Publié le par Alexandre Anizy

(Suite des 6 notes précédentes portant le titre « Allemagne et France vus par Peter SLOTERDIJK »)

 

Disons d’emblée que nous comprenons la difficulté de l’exercice : présenter une théorie complexe dans le laps de temps d’une conférence officielle relève un peu de la gageure.
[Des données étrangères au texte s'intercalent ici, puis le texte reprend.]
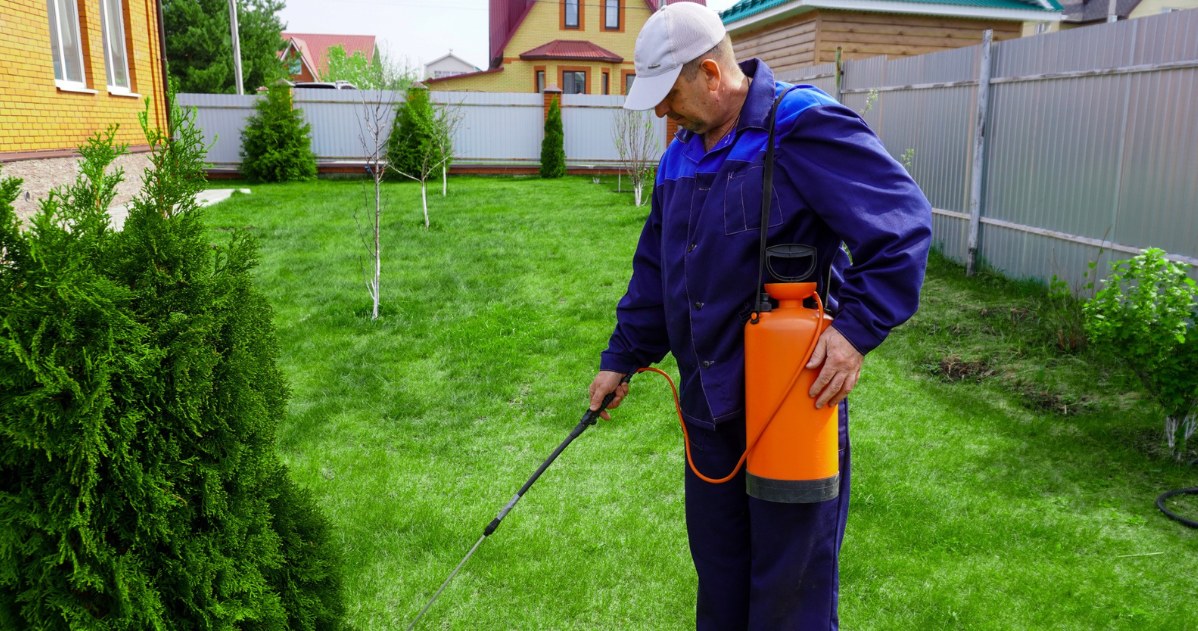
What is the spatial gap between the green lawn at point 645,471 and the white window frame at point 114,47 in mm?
7382

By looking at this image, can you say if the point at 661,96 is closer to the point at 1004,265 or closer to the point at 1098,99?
the point at 1098,99

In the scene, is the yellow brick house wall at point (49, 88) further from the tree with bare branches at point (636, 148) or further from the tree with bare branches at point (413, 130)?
the tree with bare branches at point (636, 148)

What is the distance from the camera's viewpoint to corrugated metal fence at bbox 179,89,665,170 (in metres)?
19.3

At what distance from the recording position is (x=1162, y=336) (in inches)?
171

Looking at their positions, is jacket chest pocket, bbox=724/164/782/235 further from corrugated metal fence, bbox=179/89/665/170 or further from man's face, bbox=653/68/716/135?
corrugated metal fence, bbox=179/89/665/170

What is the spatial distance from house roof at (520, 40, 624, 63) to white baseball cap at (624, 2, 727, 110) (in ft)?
104

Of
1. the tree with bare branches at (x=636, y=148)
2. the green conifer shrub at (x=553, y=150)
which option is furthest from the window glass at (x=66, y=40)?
the green conifer shrub at (x=553, y=150)

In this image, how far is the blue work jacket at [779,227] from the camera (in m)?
2.10

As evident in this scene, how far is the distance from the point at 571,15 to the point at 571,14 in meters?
0.04

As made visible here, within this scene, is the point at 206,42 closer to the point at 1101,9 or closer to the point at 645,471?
the point at 645,471

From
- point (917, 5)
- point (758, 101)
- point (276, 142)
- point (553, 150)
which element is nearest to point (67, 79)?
point (276, 142)

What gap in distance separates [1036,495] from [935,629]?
4.40 feet

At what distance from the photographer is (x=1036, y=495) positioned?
4.16 m

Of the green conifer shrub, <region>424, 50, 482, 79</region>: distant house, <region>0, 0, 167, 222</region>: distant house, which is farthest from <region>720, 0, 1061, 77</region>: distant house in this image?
<region>424, 50, 482, 79</region>: distant house
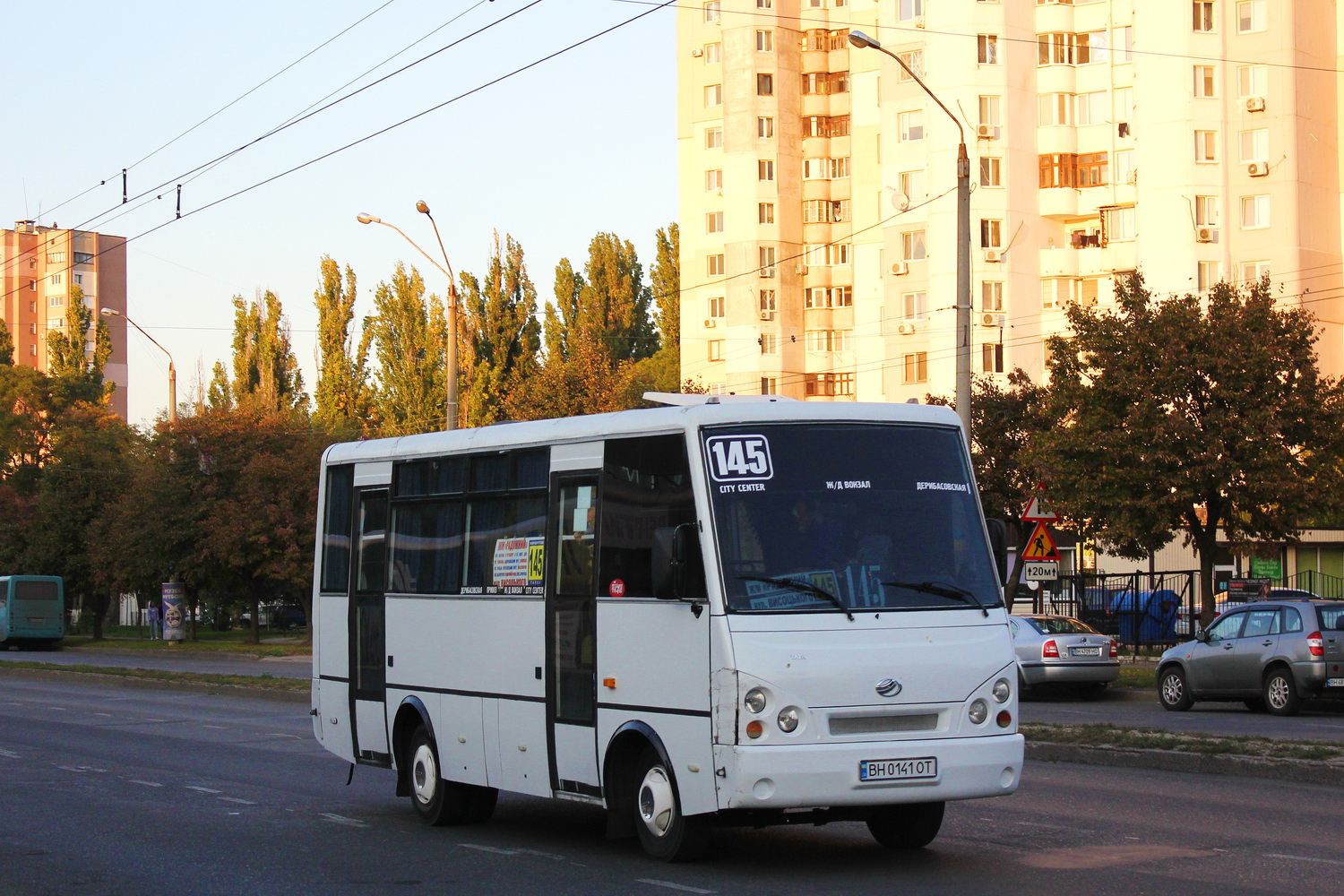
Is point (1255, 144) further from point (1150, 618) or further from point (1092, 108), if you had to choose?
point (1150, 618)

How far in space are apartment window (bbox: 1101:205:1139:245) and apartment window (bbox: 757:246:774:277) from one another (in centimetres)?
1768

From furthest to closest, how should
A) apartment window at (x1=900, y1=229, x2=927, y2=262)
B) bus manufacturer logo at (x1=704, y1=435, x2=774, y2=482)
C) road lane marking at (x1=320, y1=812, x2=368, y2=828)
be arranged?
apartment window at (x1=900, y1=229, x2=927, y2=262), road lane marking at (x1=320, y1=812, x2=368, y2=828), bus manufacturer logo at (x1=704, y1=435, x2=774, y2=482)

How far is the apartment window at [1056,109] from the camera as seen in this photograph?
2709 inches

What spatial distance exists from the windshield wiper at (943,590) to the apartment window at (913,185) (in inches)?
2406

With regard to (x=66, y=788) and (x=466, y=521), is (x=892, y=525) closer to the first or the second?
(x=466, y=521)

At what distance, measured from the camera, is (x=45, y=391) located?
9006cm

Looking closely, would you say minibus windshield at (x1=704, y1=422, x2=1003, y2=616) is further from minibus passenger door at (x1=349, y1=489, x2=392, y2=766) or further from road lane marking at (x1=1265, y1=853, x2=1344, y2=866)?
minibus passenger door at (x1=349, y1=489, x2=392, y2=766)

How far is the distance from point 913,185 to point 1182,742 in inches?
2216

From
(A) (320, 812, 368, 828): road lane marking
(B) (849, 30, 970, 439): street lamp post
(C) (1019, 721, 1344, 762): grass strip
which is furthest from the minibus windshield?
(B) (849, 30, 970, 439): street lamp post

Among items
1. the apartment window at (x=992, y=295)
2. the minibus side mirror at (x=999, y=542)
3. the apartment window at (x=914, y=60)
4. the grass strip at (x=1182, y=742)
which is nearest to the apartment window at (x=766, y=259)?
the apartment window at (x=914, y=60)

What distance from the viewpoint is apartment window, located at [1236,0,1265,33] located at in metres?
63.7

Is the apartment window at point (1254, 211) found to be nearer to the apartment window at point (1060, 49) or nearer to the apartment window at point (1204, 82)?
the apartment window at point (1204, 82)

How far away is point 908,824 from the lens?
10.3m

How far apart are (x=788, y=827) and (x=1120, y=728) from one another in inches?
271
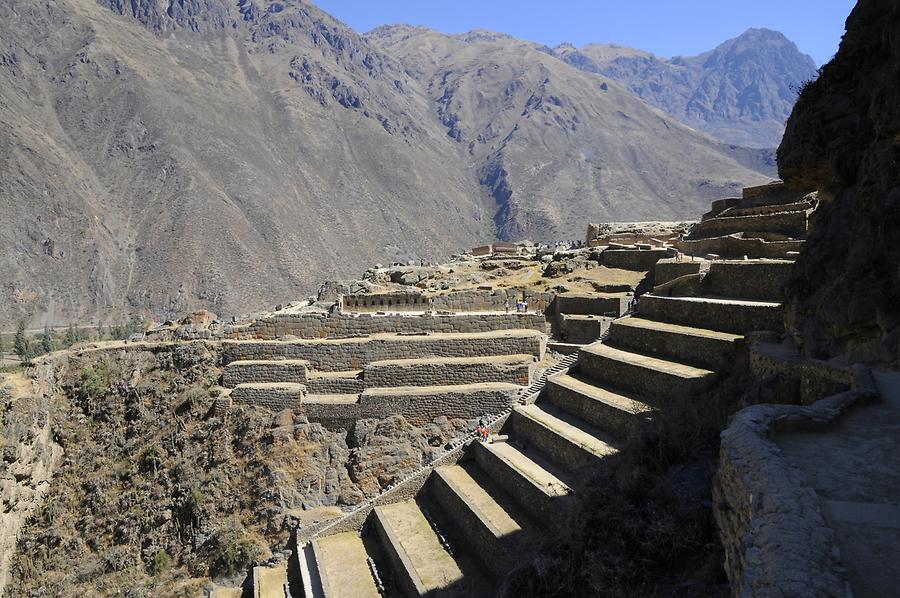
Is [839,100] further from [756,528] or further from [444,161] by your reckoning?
[444,161]

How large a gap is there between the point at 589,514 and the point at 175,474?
11787 millimetres

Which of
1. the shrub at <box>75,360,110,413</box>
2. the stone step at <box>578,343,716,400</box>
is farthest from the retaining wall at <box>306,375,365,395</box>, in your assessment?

Il s’agit donc pour nous de souligner les lacunes ou les points faibles de la théorie.

  

La faute à Napoléon

Cette partie est séduisante, mais elle contient une grave lacune : il nous paraît difficile de démontrer que Napoléon a freiné l’évolution économique et sociale, par conséquent démocratique, de la Russie tsariste.

Le prétendre relèverait plus du gadin philosophique que d’un survol historique planant.   

 

La métanoïa ratée de la France

Cette partie mérite d’être encore développée, notamment parce que la réponse de SLOTERDIJK, quand on lui parle du climat de repentance généralisé sévissant en France, est loin d’être satisfaisante : « Vu de l’extérieur, on a plutôt l’impression que l’autocritique à la française est une comédie superficielle et que le chauvinisme de base n’a jamais été ébranlé. » ‘(Point du 18 décembre 2008 : propos recueillis par Elisabeth LéVY)

« La France est dangereuse car elle porte toujours en elle les germes de la guerre civile, et on ne sait jamais comment l’explosion se reproduira. » (Point, ibid.) Cette affirmation de SLOTERDIJK ne remet-elle pas en cause toute la démonstration sur la « dénapoléonisation » de la relation franco-allemande et ne contredit-elle pas la conclusion de sa conférence ?

 

La réussite métanoiétique de l’Allemagne

L’Allemagne a réussi sa métanoïa. Mais si SLOTERDIJK doute de la sincérité des repentances françaises, force est de constater qu’il ne s’interroge jamais sur une éventuelle hypocrisie allemande. La subjectivité du propos étant par trop évidente, il conviendra donc de nuancer les formulations de l’exposé théorique.

D’ailleurs SLOTERDIJK anticipe la critique : « On peut avoir l’impression que (…) le bilan métanoiétique que je tire penche de manière unilatérale en faveur de la partie allemande, la France étant blâmée (…) » (p.75)

Mais « je ne voudrais pas réfuter cette impression », répond-il simplement.

En guise de conclusion, nous disons que cette théorie contient des prémisses intéressantes et des intuitions fulgurantes, soutenues par un verbe parfois caustique. Néanmoins, pour l’étayer, il conviendrait d’étoffer le travail de recherche, insuffisant à ce stade.